ProviderManager manager = new ProviderManager(providers);
manager.setEraseCredentialsAfterAuthentication(false);

Do not disable this without a specific reason. Passwords lingering in heap memory are a vulnerability waiting for a heap dump.

The Failure Mode

A team building the SaaS backend configures tenant-specific authentication but forgets the parent delegation:

// BROKEN: no parent ProviderManager, global admin auth fails
@Bean
public AuthenticationManager authenticationManager(
        TenantDaoAuthenticationProvider tenantProvider,
        ApiKeyAuthenticationProvider apiKeyProvider) {
    // No parent set. System admin login has no provider.
    return new ProviderManager(
        List.of(tenantProvider, apiKeyProvider));
}

TenantDaoAuthenticationProvider only loads users from tenant databases. When a system admin tries to log in, TenantDaoAuthenticationProvider throws UsernameNotFoundException.
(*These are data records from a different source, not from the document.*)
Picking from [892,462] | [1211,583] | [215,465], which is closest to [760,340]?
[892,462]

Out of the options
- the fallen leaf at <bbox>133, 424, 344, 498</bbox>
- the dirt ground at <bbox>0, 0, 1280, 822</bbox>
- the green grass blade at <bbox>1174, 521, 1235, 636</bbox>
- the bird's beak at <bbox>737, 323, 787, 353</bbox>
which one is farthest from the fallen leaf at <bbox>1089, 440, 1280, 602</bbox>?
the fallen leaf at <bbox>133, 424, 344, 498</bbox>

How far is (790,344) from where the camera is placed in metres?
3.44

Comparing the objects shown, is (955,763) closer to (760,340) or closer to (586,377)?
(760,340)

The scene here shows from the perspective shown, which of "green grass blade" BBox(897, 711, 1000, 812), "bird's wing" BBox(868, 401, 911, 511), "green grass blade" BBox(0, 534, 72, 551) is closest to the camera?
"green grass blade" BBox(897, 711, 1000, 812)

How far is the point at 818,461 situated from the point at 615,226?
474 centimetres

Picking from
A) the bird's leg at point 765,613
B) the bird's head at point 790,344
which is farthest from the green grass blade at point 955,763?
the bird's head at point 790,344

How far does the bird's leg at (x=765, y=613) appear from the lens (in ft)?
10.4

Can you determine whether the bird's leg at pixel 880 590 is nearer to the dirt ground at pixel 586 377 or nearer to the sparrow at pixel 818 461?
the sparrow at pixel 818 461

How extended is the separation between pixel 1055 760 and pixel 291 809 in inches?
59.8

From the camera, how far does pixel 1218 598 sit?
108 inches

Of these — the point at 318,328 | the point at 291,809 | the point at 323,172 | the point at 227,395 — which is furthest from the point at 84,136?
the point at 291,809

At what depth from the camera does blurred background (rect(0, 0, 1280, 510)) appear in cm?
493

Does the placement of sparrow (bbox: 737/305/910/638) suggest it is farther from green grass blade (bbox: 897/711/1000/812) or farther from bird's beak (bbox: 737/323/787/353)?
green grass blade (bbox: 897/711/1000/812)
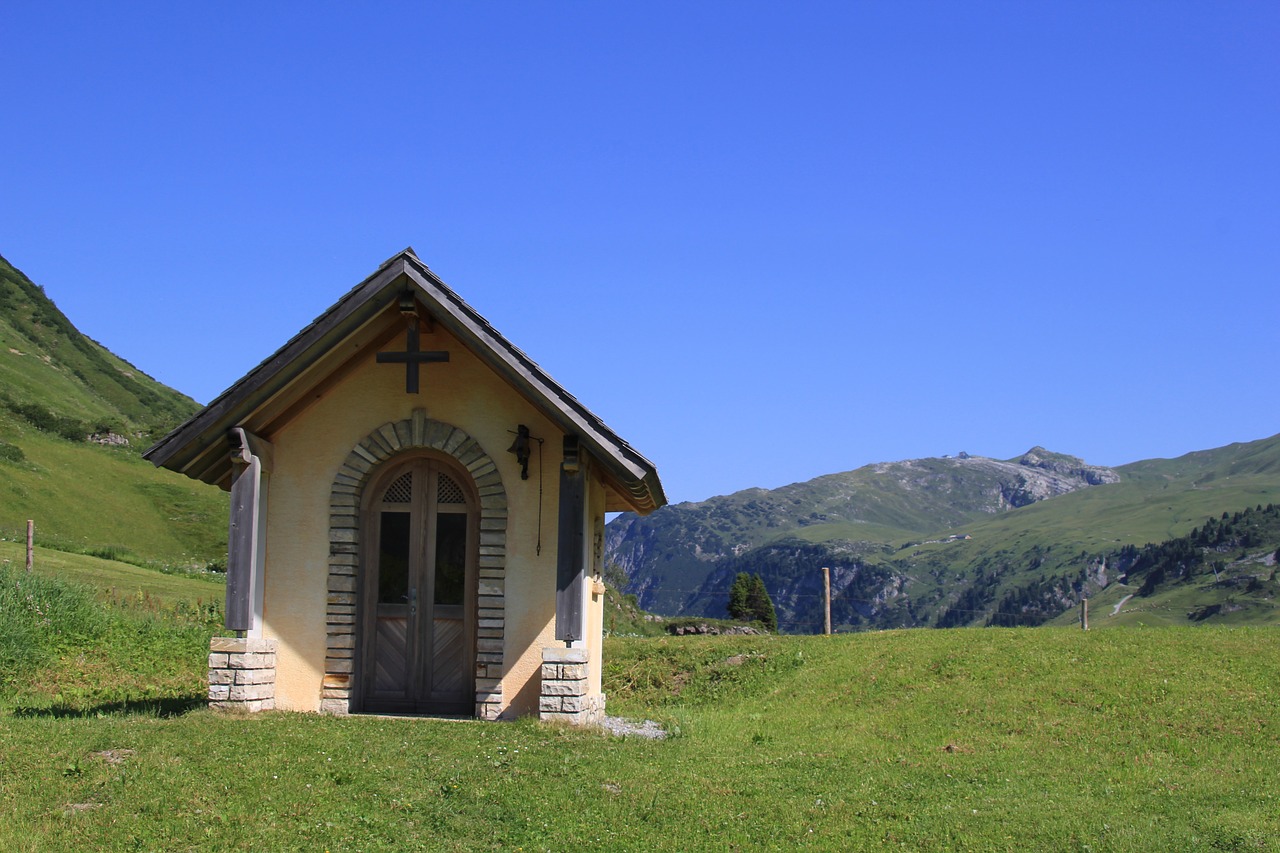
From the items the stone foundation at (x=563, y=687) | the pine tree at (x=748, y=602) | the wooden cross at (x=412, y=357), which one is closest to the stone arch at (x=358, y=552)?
the wooden cross at (x=412, y=357)

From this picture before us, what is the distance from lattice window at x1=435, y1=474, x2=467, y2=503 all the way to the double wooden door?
0.01 m

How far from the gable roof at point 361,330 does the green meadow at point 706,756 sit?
10.2 feet

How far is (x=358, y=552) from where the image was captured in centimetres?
1475

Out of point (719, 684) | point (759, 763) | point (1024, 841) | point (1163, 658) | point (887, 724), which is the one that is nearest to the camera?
point (1024, 841)

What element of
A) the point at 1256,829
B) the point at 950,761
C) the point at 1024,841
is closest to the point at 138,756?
the point at 1024,841

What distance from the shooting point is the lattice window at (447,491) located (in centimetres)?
1498

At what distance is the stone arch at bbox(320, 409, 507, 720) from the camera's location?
1431 centimetres

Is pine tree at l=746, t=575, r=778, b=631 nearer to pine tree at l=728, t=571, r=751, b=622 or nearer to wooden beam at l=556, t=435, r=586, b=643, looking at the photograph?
pine tree at l=728, t=571, r=751, b=622

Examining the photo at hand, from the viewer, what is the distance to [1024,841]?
9.47 metres

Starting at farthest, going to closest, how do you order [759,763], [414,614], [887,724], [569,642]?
[887,724] < [414,614] < [569,642] < [759,763]

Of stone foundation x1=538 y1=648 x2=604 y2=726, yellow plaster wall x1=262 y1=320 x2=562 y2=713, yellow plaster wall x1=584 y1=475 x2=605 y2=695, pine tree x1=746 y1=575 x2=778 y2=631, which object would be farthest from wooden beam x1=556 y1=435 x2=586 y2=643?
pine tree x1=746 y1=575 x2=778 y2=631

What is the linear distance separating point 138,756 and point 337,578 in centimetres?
426

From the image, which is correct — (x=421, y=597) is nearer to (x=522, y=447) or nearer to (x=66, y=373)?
(x=522, y=447)

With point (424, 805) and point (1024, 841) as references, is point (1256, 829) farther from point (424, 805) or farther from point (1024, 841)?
point (424, 805)
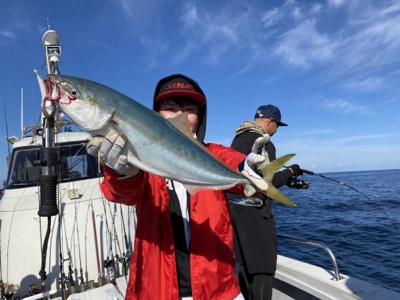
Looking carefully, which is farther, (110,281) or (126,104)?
(110,281)

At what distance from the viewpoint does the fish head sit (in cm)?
214

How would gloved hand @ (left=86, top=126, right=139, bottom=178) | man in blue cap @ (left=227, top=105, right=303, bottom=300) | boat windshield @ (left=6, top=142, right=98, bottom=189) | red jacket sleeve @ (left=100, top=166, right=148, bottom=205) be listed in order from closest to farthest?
gloved hand @ (left=86, top=126, right=139, bottom=178)
red jacket sleeve @ (left=100, top=166, right=148, bottom=205)
man in blue cap @ (left=227, top=105, right=303, bottom=300)
boat windshield @ (left=6, top=142, right=98, bottom=189)

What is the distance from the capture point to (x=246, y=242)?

ApiKeyAuthenticationProvider does not support UsernamePasswordAuthenticationToken. No parent exists to fall back to.

Result: ProviderNotFoundException or the captured UsernameNotFoundException is thrown. System admins cannot log in. Tenant users work fine. The bug only surfaces when someone tries the admin login, which might be days after deployment.

The error message is unhelpful: “No AuthenticationProvider found for UsernamePasswordAuthenticationToken” or “User not found.” Neither tells you the problem is a missing parent manager.

The Correct Pattern

// CORRECT: parent ProviderManager handles global authentication
@Bean("globalAuthManager")
public AuthenticationManager globalAuthenticationManager(
        SystemAdminAuthenticationProvider systemAdminProvider) {
    return new ProviderManager(List.of(systemAdminProvider));
}

@Bean
public AuthenticationManager authenticationManager(
        @Qualifier("globalAuthManager")
        AuthenticationManager globalManager,
        TenantDaoAuthenticationProvider tenantProvider,
        ApiKeyAuthenticationProvider apiKeyProvider) {
    ProviderManager manager = new ProviderManager(
        List.of(tenantProvider, apiKeyProvider));
    manager.setParent(globalManager);
    return manager;
}

The resolution chain now works:

  1. Tenant user logs in: TenantDaoAuthenticationProvider handles it. Parent never called.
  2. System admin logs in: TenantDaoAuthenticationProvider fails. ApiKeyAuthenticationProvider skips (wrong token type). Parent’s SystemAdminAuthenticationProvider handles it.
  3. API key request: TenantDaoAuthenticationProvider skips (wrong token type). ApiKeyAuthenticationProvider handles it.

Every authentication path has a handler. The parent chain ensures nothing falls through.

To verify the chain at runtime, inject the AuthenticationManager and inspect it in a debugger. ProviderManager.getProviders() shows the local list. ProviderManager.getParent() shows the parent. Walk the chain until getParent() returns null. Every token type your application produces must have a matching supports() somewhere in that chain.